Registros de dados ▸
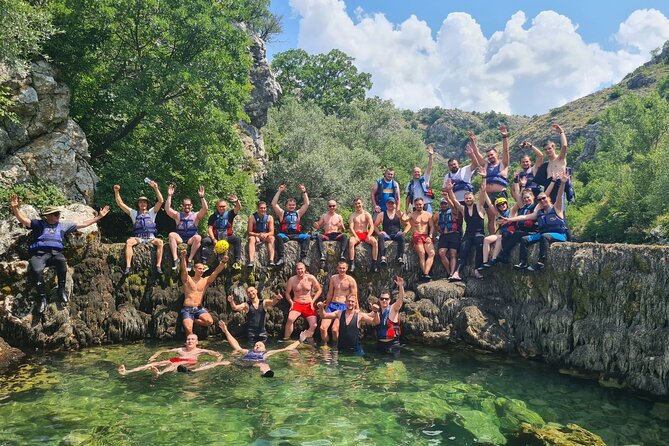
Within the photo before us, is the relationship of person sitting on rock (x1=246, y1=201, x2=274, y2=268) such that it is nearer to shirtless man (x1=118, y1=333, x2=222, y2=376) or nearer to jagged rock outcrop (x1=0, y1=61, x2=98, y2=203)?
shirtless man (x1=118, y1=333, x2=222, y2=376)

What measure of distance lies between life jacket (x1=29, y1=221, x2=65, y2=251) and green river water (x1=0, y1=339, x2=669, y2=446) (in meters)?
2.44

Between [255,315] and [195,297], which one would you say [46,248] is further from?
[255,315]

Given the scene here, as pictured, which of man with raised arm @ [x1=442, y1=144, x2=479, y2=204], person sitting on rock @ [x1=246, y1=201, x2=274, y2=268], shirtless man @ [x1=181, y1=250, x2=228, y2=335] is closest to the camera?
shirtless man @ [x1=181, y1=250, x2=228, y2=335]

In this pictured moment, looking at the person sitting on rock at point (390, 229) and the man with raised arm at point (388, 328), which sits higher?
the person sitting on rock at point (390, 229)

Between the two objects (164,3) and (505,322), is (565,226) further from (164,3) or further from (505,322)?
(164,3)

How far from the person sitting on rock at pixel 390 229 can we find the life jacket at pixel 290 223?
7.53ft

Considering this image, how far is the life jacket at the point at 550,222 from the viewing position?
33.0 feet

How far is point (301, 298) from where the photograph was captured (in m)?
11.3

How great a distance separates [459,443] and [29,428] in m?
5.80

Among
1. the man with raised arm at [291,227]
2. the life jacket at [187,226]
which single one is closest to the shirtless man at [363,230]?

--

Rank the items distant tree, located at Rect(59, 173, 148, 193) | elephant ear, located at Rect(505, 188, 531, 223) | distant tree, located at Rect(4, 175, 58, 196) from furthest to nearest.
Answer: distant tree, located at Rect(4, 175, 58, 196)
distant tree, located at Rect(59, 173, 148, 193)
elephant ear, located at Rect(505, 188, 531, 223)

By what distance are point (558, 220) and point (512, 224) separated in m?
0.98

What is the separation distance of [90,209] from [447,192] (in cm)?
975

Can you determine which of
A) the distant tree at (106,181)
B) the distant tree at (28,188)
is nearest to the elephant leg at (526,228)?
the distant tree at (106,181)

Objetivo da tarefa ▸
Reproduza, sem alterar nada, tudo o que vai desde a linha que contém "What measure of" até a linha que contém "which single one", incluindo as duas.

Resposta à tarefa ▸
What measure of distance lies between life jacket (x1=29, y1=221, x2=65, y2=251) and green river water (x1=0, y1=339, x2=669, y2=446) (in meters)?
2.44

Between [255,315] and [195,297], which one would you say [46,248] is further from?
[255,315]

Given the scene here, as pictured, which of man with raised arm @ [x1=442, y1=144, x2=479, y2=204], person sitting on rock @ [x1=246, y1=201, x2=274, y2=268], shirtless man @ [x1=181, y1=250, x2=228, y2=335] is closest to the camera?
shirtless man @ [x1=181, y1=250, x2=228, y2=335]

In this pictured moment, looking at the person sitting on rock at point (390, 229) and the man with raised arm at point (388, 328), which sits higher?
the person sitting on rock at point (390, 229)

Between the two objects (164,3) and (505,322), is (565,226) further from (164,3) or further from (505,322)?
(164,3)

How far from the person sitting on rock at pixel 390 229 can we find the life jacket at pixel 290 223?
7.53ft

Considering this image, how far is the life jacket at the point at 550,222 from the viewing position?
33.0 feet

How far is point (301, 298) from where the photograph was captured (in m)?
11.3

How great a distance separates [459,443] and [29,428] in m?
5.80

Among
1. the man with raised arm at [291,227]
2. the life jacket at [187,226]
which single one is closest to the shirtless man at [363,230]?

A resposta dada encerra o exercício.